> _What you will do_
Can you give the rows again from the line containing "(81,36,111,59), the red" through the end of the rows, renaming "castle tower" to "stone tower" and leaving everything else as it is?
-- start of Dataset records --
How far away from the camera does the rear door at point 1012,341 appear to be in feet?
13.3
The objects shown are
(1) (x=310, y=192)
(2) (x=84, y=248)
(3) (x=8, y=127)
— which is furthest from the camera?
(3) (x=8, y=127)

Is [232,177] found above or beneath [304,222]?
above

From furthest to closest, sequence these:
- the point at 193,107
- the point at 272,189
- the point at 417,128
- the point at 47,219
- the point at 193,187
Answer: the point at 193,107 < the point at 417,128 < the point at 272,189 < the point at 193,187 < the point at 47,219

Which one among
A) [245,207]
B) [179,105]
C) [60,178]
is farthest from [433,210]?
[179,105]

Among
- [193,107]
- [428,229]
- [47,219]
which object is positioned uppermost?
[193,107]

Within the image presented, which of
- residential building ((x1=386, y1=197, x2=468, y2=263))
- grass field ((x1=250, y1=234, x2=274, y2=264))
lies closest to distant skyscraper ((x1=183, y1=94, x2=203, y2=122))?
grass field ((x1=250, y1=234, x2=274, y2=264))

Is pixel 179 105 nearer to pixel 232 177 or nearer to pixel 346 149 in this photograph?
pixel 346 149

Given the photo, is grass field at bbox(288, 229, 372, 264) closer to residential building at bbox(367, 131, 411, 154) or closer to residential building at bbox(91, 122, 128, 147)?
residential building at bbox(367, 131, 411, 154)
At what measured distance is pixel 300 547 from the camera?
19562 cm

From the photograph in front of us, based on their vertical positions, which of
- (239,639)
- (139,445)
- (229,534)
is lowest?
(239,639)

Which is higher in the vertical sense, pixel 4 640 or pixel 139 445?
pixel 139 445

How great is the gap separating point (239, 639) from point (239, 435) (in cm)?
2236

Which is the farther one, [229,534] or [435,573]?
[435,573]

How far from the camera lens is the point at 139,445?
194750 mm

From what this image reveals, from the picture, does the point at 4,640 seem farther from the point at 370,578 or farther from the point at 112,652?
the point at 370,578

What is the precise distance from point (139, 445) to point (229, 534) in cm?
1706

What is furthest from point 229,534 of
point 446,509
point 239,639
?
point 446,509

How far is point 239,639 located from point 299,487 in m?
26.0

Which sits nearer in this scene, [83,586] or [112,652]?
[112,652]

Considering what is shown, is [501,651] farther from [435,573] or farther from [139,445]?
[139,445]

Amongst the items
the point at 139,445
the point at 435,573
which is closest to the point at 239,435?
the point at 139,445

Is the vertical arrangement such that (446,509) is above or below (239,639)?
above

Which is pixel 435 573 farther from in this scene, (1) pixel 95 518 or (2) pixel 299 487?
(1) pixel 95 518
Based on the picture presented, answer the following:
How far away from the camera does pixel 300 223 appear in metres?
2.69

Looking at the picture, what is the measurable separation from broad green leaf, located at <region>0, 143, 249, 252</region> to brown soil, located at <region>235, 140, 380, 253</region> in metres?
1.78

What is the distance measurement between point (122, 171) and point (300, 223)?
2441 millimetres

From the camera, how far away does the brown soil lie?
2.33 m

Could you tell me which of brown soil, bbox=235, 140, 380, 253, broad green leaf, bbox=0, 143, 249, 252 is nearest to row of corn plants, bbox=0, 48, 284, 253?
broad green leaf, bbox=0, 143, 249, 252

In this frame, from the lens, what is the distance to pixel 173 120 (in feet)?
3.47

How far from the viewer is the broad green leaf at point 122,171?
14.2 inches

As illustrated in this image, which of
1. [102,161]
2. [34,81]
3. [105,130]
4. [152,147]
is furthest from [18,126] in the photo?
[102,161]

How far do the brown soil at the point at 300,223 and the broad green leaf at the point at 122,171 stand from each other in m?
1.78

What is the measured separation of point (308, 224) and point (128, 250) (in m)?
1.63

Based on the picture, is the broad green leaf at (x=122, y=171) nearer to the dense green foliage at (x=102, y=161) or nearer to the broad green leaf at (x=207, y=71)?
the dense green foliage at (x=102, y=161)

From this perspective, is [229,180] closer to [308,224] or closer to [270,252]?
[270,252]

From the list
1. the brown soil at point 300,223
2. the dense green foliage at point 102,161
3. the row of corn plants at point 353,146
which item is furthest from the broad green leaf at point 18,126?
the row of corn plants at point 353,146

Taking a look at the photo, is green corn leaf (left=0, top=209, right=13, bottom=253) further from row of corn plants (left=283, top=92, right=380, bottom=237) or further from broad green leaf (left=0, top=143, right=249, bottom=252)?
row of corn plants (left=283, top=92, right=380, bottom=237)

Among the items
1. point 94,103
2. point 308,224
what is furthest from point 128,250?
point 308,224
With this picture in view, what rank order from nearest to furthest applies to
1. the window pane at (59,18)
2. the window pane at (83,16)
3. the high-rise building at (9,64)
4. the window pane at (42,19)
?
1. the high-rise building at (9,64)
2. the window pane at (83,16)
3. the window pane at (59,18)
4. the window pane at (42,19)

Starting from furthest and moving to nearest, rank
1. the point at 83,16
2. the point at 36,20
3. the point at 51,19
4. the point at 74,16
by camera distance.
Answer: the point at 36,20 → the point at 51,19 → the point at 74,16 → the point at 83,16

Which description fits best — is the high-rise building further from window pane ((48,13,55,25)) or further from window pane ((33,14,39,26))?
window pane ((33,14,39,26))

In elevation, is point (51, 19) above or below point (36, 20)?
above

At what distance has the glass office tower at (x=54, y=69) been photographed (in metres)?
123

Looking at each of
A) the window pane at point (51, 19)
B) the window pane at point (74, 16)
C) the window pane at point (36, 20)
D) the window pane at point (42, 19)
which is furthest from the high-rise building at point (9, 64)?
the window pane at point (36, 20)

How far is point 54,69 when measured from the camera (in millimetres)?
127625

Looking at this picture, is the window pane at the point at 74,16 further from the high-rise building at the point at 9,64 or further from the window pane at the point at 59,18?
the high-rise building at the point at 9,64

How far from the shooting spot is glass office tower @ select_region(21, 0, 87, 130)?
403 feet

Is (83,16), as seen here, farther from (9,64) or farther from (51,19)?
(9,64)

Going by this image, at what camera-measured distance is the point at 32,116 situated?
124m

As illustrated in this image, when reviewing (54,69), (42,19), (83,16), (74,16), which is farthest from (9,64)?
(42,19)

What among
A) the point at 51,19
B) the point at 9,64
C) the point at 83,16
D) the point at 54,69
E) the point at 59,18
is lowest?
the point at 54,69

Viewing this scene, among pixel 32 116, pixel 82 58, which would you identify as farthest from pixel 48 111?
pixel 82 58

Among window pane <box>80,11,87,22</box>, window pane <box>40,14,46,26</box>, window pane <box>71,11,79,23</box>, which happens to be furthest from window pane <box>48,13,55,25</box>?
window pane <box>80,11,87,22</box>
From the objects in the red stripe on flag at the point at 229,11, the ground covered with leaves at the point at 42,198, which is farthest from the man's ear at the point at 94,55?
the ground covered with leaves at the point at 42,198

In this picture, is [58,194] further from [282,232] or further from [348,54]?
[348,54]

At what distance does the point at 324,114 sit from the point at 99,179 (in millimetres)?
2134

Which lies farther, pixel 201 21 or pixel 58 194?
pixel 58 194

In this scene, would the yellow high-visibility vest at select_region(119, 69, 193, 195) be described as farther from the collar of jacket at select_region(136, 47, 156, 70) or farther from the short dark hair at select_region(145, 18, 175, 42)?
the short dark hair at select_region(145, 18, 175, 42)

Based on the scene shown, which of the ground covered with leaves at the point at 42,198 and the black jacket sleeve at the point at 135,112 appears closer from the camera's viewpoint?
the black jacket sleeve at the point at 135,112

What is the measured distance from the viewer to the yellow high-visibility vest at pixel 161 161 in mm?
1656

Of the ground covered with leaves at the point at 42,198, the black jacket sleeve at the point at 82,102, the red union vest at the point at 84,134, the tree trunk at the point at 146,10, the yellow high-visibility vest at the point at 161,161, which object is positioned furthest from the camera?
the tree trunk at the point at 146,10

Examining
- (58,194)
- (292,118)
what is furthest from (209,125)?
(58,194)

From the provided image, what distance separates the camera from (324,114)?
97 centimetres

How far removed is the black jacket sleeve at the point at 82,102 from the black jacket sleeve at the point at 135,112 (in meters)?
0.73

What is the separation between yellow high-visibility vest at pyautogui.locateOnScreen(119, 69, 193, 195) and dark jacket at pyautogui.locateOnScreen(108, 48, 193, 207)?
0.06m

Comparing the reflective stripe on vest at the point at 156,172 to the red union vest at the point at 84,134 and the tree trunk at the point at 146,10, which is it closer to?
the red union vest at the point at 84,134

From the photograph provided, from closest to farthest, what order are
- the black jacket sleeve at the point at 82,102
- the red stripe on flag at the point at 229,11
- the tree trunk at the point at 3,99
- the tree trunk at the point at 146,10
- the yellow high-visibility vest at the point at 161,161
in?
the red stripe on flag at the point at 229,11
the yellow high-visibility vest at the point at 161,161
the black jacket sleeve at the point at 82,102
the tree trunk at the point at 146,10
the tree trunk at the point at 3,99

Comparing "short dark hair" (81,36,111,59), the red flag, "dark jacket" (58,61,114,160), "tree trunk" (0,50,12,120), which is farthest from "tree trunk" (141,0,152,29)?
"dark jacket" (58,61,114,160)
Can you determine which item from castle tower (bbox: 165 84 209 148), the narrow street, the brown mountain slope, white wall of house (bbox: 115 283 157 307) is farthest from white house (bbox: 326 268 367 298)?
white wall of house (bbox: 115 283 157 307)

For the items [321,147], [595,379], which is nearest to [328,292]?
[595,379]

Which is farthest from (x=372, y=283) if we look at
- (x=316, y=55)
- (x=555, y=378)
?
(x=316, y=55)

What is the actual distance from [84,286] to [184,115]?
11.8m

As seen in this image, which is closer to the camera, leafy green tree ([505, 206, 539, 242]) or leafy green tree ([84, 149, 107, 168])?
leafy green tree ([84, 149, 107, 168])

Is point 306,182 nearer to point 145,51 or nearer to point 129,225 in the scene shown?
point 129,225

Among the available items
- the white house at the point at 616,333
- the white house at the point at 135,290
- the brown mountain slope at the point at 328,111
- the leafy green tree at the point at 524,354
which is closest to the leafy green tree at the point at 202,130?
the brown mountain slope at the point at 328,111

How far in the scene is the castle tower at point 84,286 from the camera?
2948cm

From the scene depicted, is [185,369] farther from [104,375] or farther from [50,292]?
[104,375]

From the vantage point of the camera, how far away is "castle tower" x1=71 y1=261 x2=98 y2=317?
-- end of Dataset records --
> _Task result_
Comparing "short dark hair" (81,36,111,59), the red flag, "dark jacket" (58,61,114,160), "tree trunk" (0,50,12,120), which is farthest from "tree trunk" (141,0,152,29)?
"dark jacket" (58,61,114,160)
Can you determine which item from stone tower (bbox: 165 84 209 148), the narrow street, the brown mountain slope, white wall of house (bbox: 115 283 157 307) is farthest from white house (bbox: 326 268 367 298)?
white wall of house (bbox: 115 283 157 307)

For the items [321,147], [595,379], which is nearest to [328,292]?
[595,379]

Which is farthest from (x=372, y=283) if we look at
- (x=316, y=55)
- (x=555, y=378)
?
(x=316, y=55)

What is the actual distance from [84,286] to [184,115]?
11.8m

As seen in this image, which is closer to the camera, leafy green tree ([505, 206, 539, 242]) or leafy green tree ([84, 149, 107, 168])?
leafy green tree ([84, 149, 107, 168])

Is point 306,182 nearer to point 145,51 or nearer to point 129,225 in the scene shown?
point 129,225

Among the available items
- the white house at the point at 616,333
- the white house at the point at 135,290
- the brown mountain slope at the point at 328,111
- the leafy green tree at the point at 524,354
which is closest to the leafy green tree at the point at 202,130?
the brown mountain slope at the point at 328,111

How far in the scene is the stone tower at point 84,286 from the camera?
2948cm

From the scene depicted, is [185,369] farther from [104,375] or farther from [50,292]?
[104,375]

From the vantage point of the camera, how far away is "stone tower" x1=71 y1=261 x2=98 y2=317?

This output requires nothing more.